Maja calló largo rato, vencida por un malestar extremadamente inoportuno, que en vano se esforzó por reprimir, y luego gimoteó que Camilla había tenido otro ataque de asma, anoche, y que esta vez ella se había asustado de verdad; entretanto él, ¿dónde estaba?, ¿dónde estaba cuando su conejito se encontraba tan malita y se ahogaba? Él nunca estaba allí, esa maldita política había devorado sus existencias como un cáncer, extendiéndose por todos sus días, irrefrenable como una metástasis. Las elecciones, las elecciones, yo estaba en contra de que te presentaras, también la vez anterior, ha arruinado nuestras vidas, no tendrías que haberte comprometido. Pero Elio insistía, porque no se merecía sus reproches y si se había presentado sus razones tendría, y estas razones eran el fututo de Camilla y el de Maja —era una cuestión de vida o muerte, aunque ella no lo supiera ni debiera saberlo—. Entonces ella suspiró con nostalgia que el don de interpretar los sueños lo había perdido, como el resto de sus cualidades espirituales, atrofiadas desde que lo conocía a él, como un órgano que ya no sirve.

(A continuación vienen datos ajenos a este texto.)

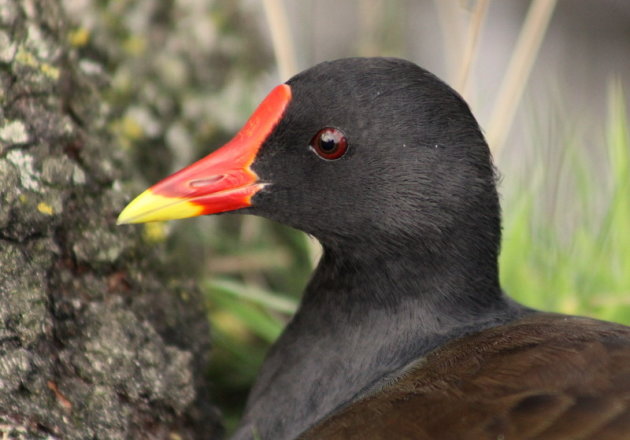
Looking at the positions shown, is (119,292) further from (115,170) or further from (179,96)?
(179,96)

Pero, de todas maneras, una visión en nada se diferencia de un sueño, por lo que únicamente quien sueña puede darse cuenta de si el sueño se lo envía Dios, o el Espíritu Santo, o nuestro inconsciente, confuso y turbado. Por otro lado, era inútil decirle todo esto porque él, Elio, aunque viera con frecuencia a todos esos curas, jesuítas, obispos, cardenales almibarados y siniestros que a ella le provocaban malestar, en el fondo no creía en Dios porque era un materialista y ése era un aspecto suyo que nunca le había gustado —y eso mismo se veía también en las pequeñas cosas—. La verdad es que después de hacer el amor en todos esos años nunca le había dicho ni una palabra afectuosa ni le había dedicado una caricia; enseguida se separaba, como si el contacto de los cuerpos le molestara después de haberlos usado, incluso ahora que había sido tan brutal y mecánico —y ni tiempo le había dado para despertarse— su primer pensamiento había sido salir corriendo a sacudirse el aparato y lavárselo y descontaminarlo en el lavabo de su cuarto de baño.

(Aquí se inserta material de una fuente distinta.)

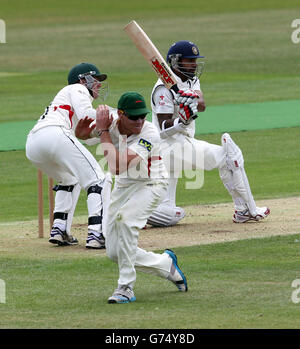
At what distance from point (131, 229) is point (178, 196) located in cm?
571

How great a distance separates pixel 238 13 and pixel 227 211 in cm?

«Pero no, eso no es verdad, mi alma», protestó Elio, a pesar de que, en efecto, se había ido al baño corriendo para lavarse el aparato, porque le ardía como si se lo hubiera frotado contra un matojo de ortigas y ahora se veía de nuevo, culpable, frotándose las manos en la toalla de ella. Manejó con turbación el cuerpo del delito que ella, pese a todo, tanto había apreciado en otro tiempo, y lo colocó de nuevo bajo el pijama, húmedo todavía y a medias erecto. También Maja se levantó y dijo que no se sentía bien, tenía ganas de vomitar, y le rogó que se marchara porque le daba vergüenza hacerlo delante de él, aunque no hubiera secretos entre ellos y estuvieran casados desde hacía tanto tiempo. Tragaba y temblaba y torcía la boca con una mueca de disgusto tan convincente que Elio pensó que no estaba mintiendo. Pero no se movió, ni siquiera cuando Maja se arrodilló junto a la taza y se agarró con las manos a la tapa, porque todavía quería saber si había tenido una visión premonitoria o únicamente una pesadilla, y qué era lo que tenía que esperar en un futuro, dado que se trataba de una cuestión de vida o muerte, aunque Maja no lo supiera, ni debía saberlo. Se limitó a apartar educadamente la mirada cuando ella con una regurgitación apagada echó la cena en el váter, y a tirar de la cadena con premura. Maja se limpió la boca con la toalla en la que él acababa de depositar los restos de su semen, pero no se lo dijo porque sería inoportuno, y mientras la sujetaba de vuelta hacia la cama, ella susurró con un hilo de voz que, dado que él no creía en el espíritu sino tan sólo en la carne, probablemente el sueño se lo había enviado él mismo y no significaba nada.